Part of a data file:

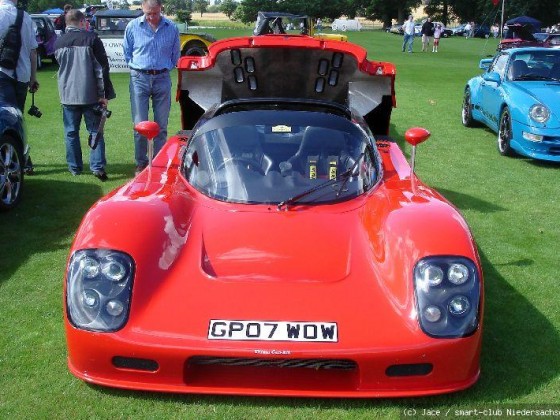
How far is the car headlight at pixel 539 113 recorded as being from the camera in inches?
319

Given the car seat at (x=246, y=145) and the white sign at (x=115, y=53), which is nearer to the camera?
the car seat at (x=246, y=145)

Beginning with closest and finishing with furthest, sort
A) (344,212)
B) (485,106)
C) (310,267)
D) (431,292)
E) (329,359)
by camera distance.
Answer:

==

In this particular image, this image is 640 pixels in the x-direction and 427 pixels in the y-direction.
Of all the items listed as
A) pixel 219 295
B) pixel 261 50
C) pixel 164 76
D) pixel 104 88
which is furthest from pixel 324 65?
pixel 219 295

■ SET TASK: Determine how many lines of the data contain the string "seat", with case counting, and give only that number.

■ FULL SOLUTION: 2